Provided records

=-=-=

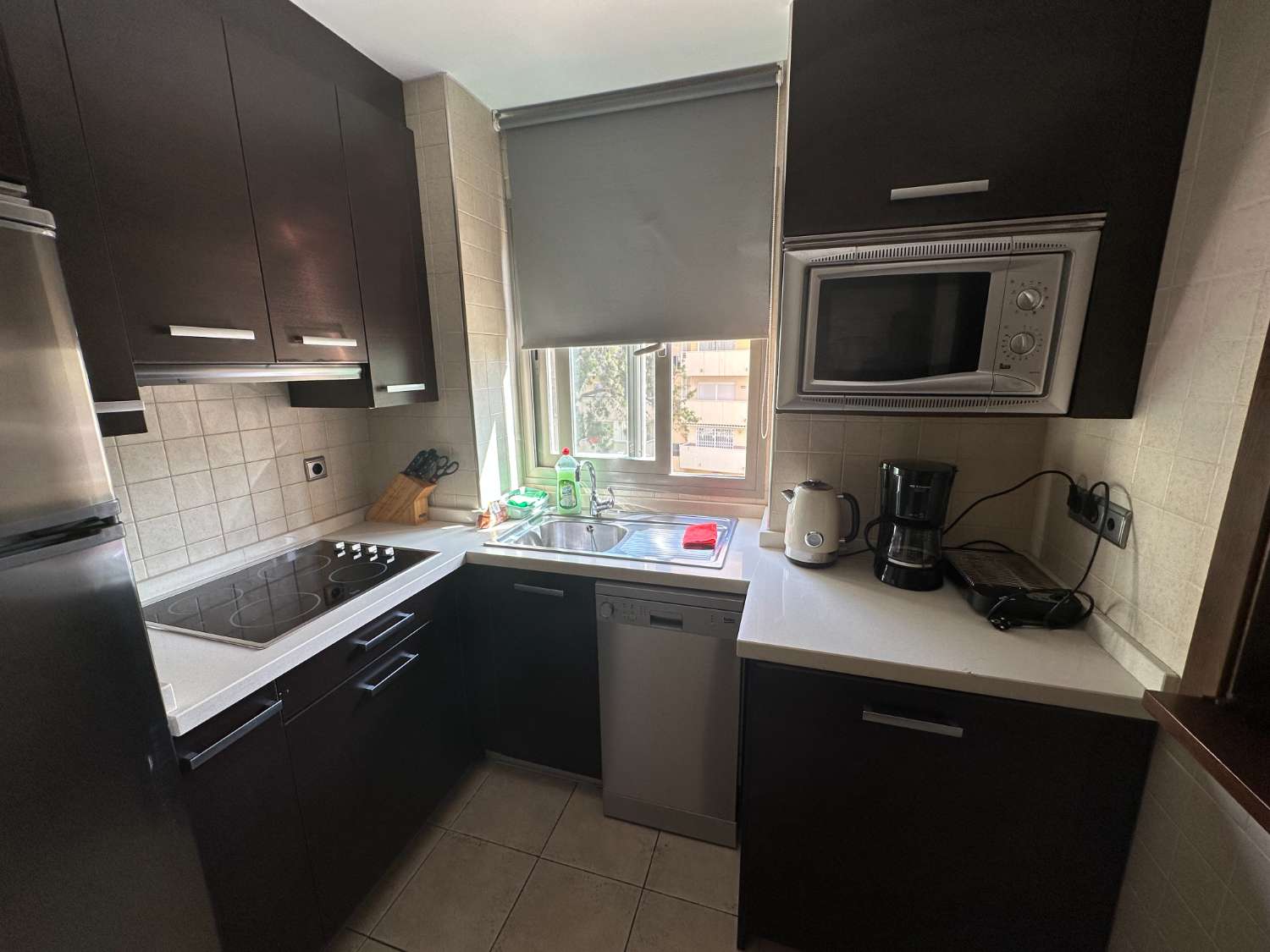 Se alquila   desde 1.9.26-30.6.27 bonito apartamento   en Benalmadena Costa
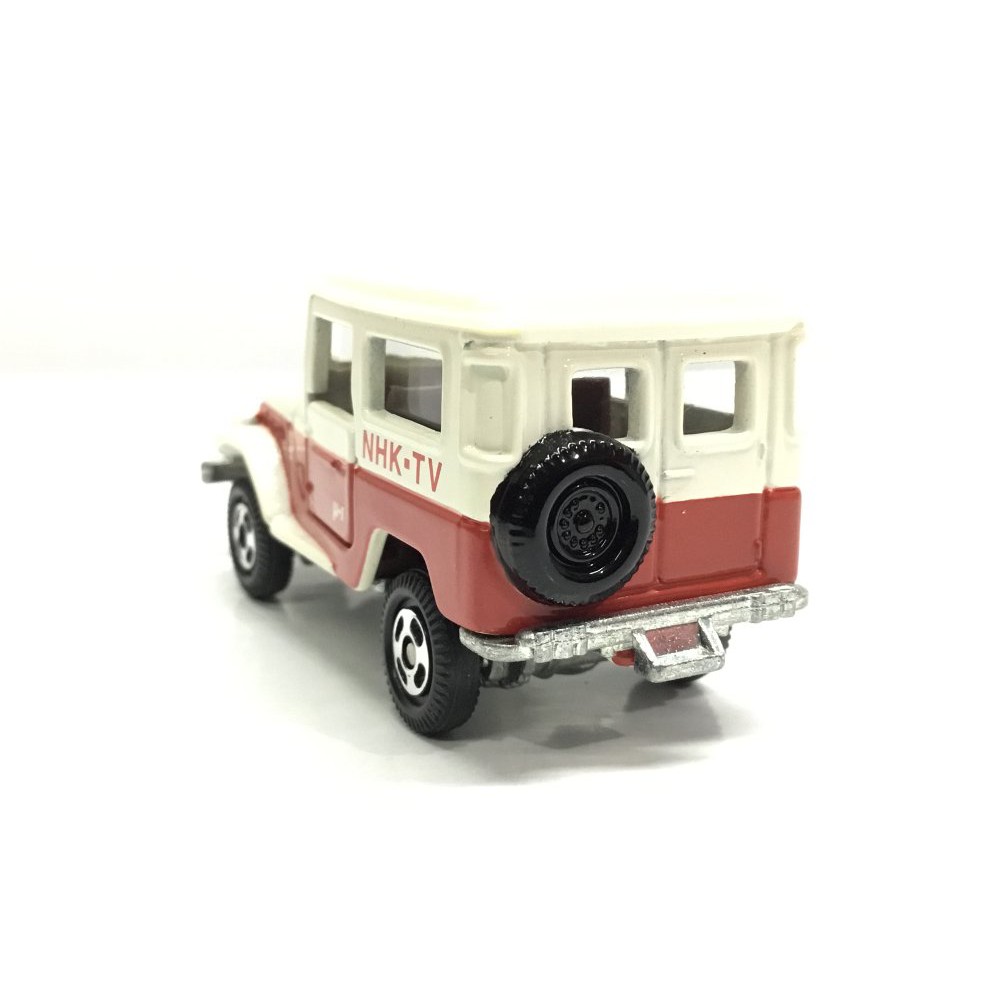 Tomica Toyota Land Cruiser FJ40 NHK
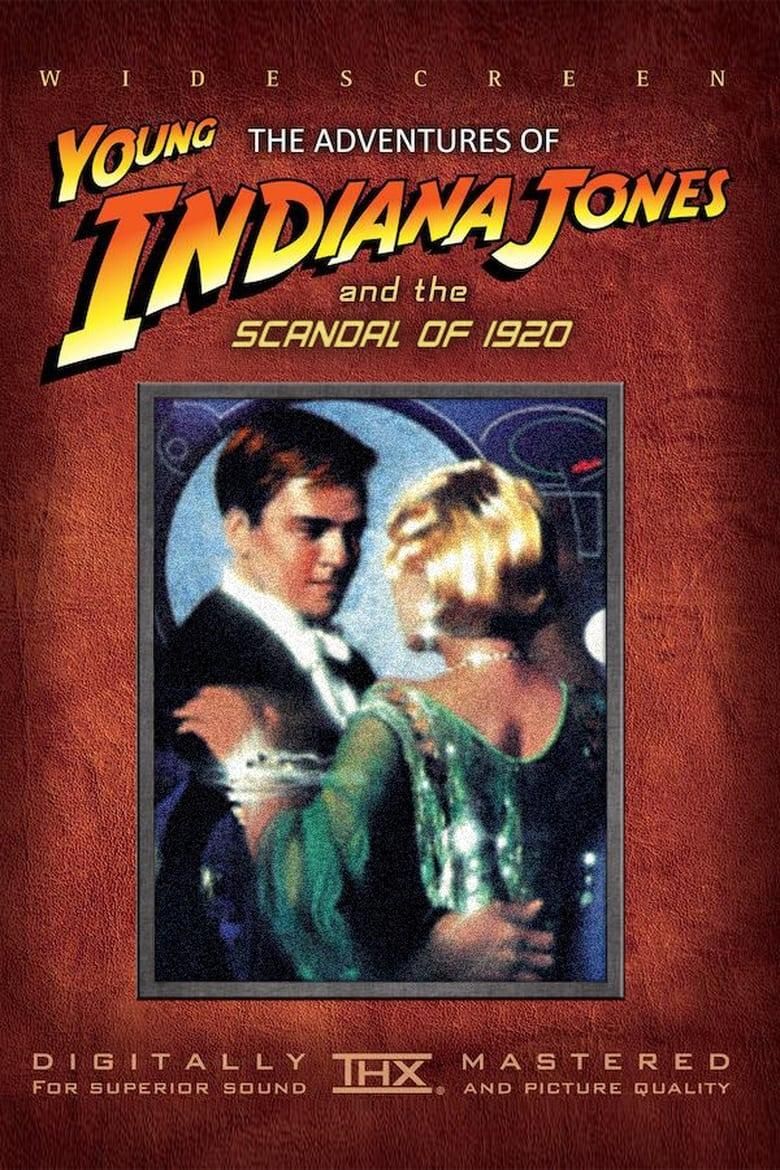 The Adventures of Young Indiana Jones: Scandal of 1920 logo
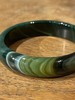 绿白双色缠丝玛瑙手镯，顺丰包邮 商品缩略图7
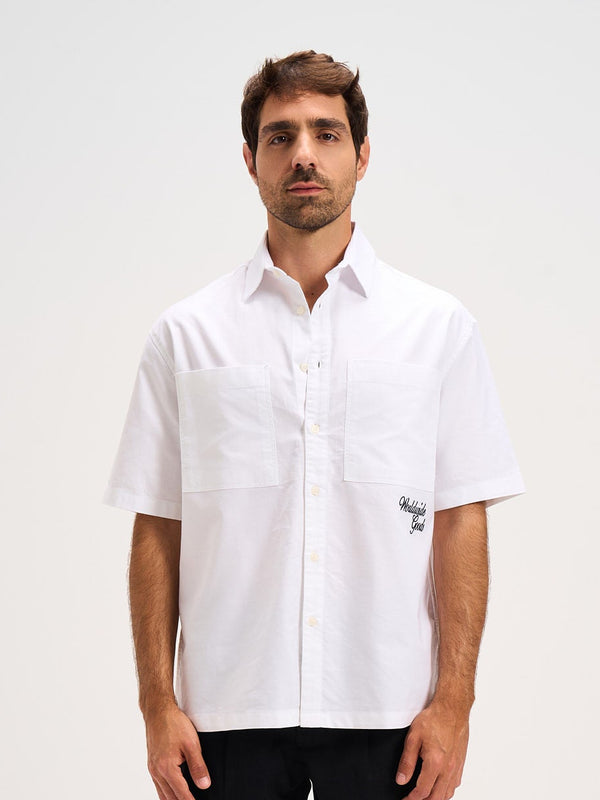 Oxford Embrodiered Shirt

=-=-=

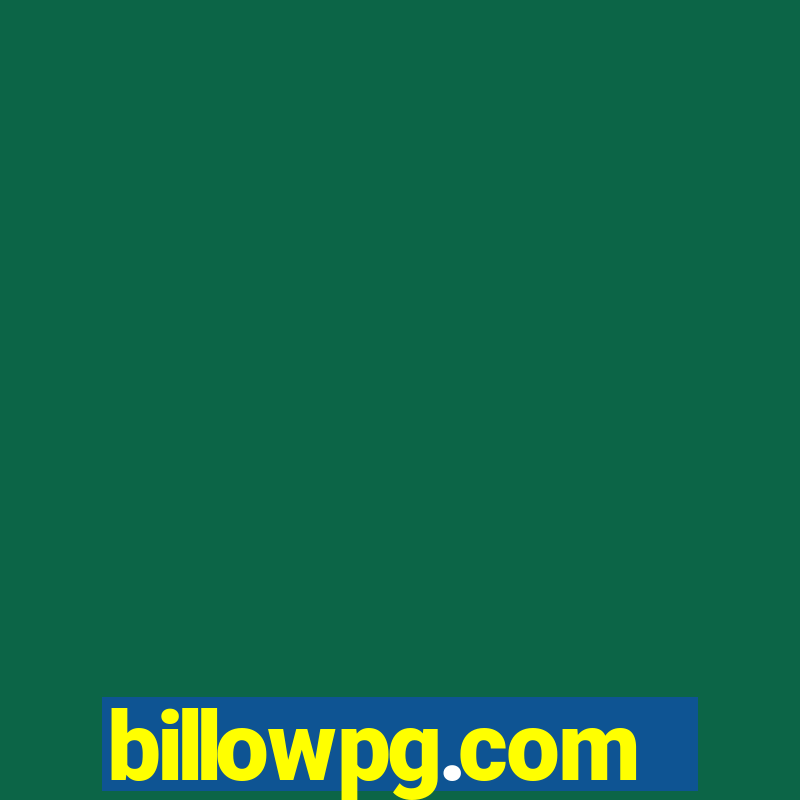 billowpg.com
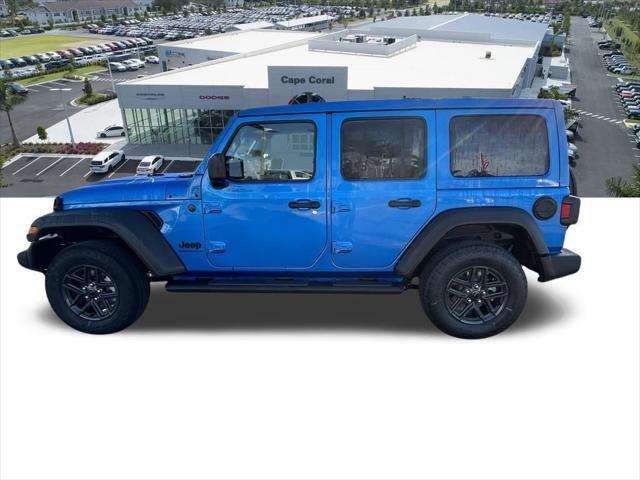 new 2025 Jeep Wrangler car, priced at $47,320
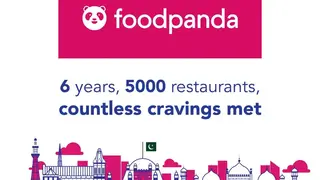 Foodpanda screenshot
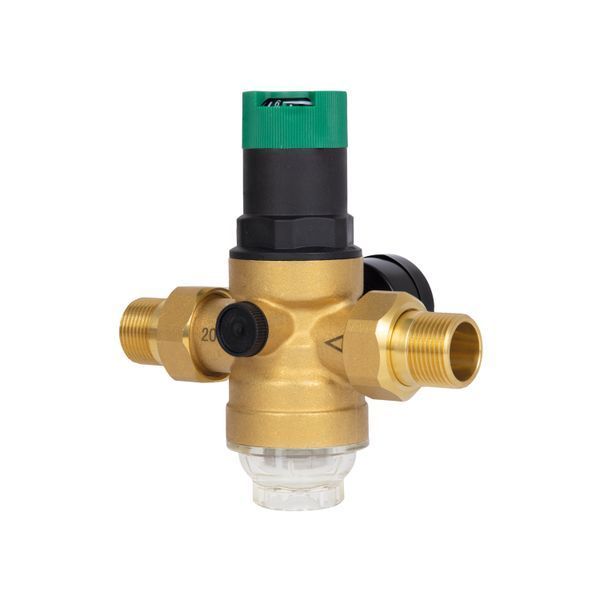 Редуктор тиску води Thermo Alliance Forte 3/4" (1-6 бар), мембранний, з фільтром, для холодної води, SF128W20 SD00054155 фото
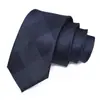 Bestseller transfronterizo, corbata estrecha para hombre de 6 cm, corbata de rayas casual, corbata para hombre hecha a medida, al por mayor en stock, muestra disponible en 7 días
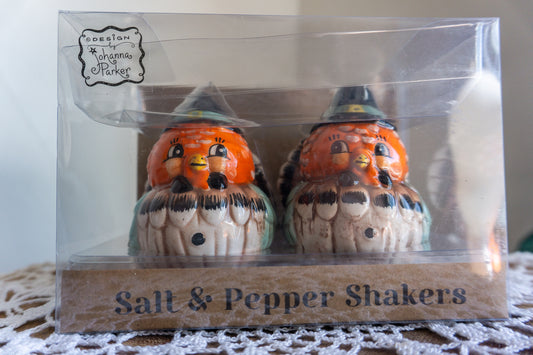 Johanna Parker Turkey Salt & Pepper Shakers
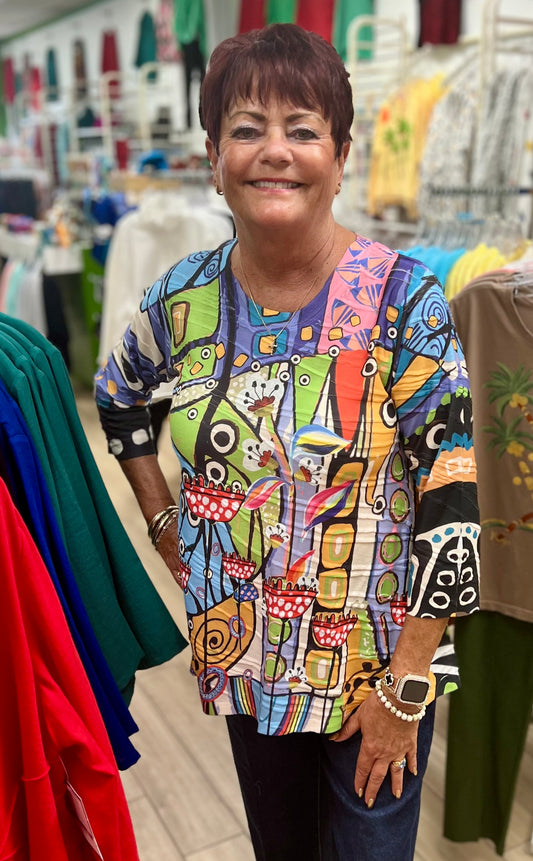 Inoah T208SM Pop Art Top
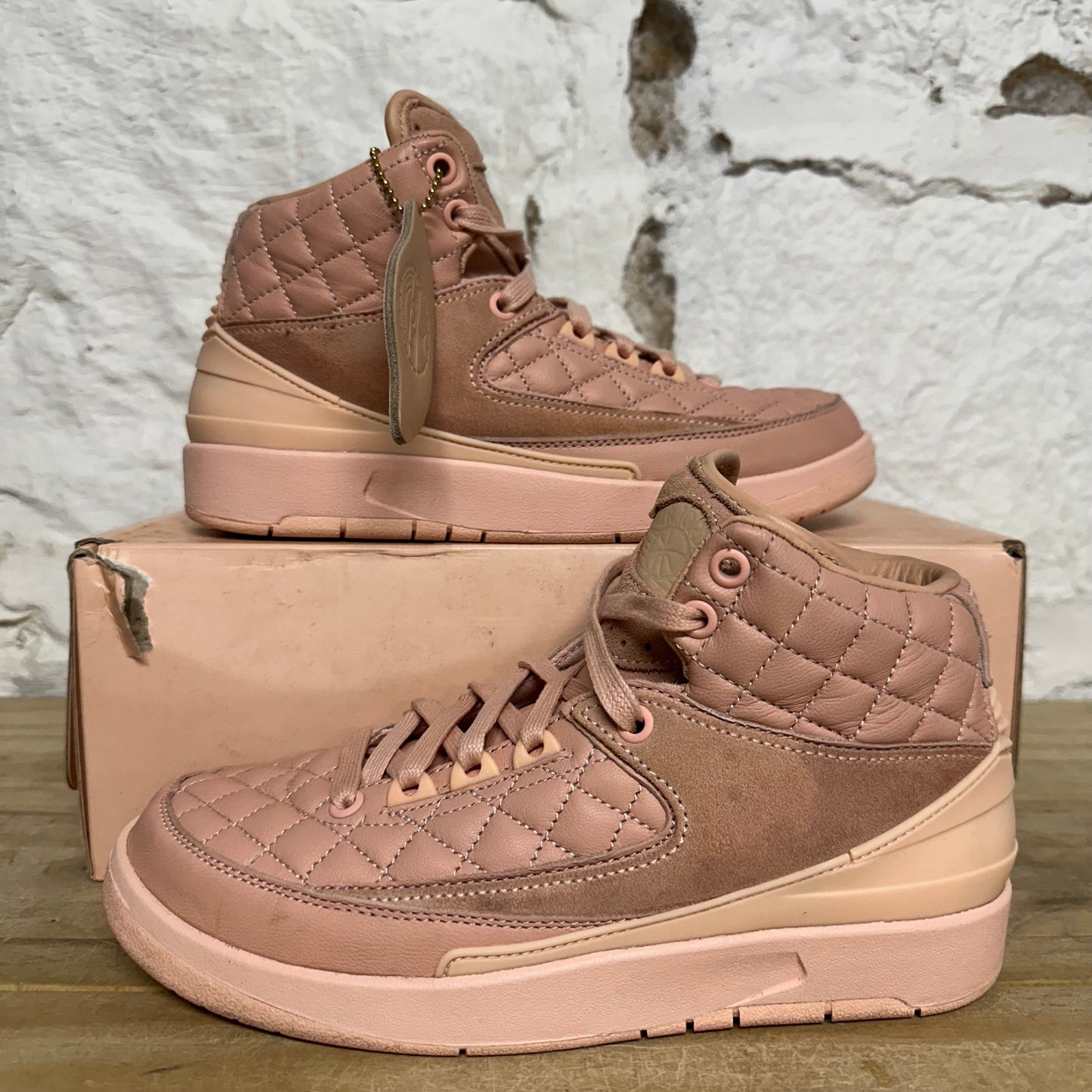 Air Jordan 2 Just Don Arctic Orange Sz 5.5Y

=-=-=

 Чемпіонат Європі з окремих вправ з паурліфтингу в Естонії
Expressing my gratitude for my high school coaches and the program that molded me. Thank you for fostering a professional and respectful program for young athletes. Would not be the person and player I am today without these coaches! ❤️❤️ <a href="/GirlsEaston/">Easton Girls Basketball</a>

=-=-=

Your goal
Rewrite the rows from the line with "billowpg.com" to the line with "Air Jordan 2 Just Don Arctic Orange Sz 5.5Y", replacing "Pop Art" with "Retro" and leaving everything else the same. Don't include the pictures in your answer.

Problem solution
 billowpg.com
 new 2025 Jeep Wrangler car, priced at $47,320
 Foodpanda screenshot
 Редуктор тиску води Thermo Alliance Forte 3/4" (1-6 бар), мембранний, з фільтром, для холодної води, SF128W20 SD00054155 фото
 Bestseller transfronterizo, corbata estrecha para hombre de 6 cm, corbata de rayas casual, corbata para hombre hecha a medida, al por mayor en stock, muestra disponible en 7 días
 Johanna Parker Turkey Salt & Pepper Shakers
 Inoah T208SM Retro Top
 Air Jordan 2 Just Don Arctic Orange Sz 5.5Y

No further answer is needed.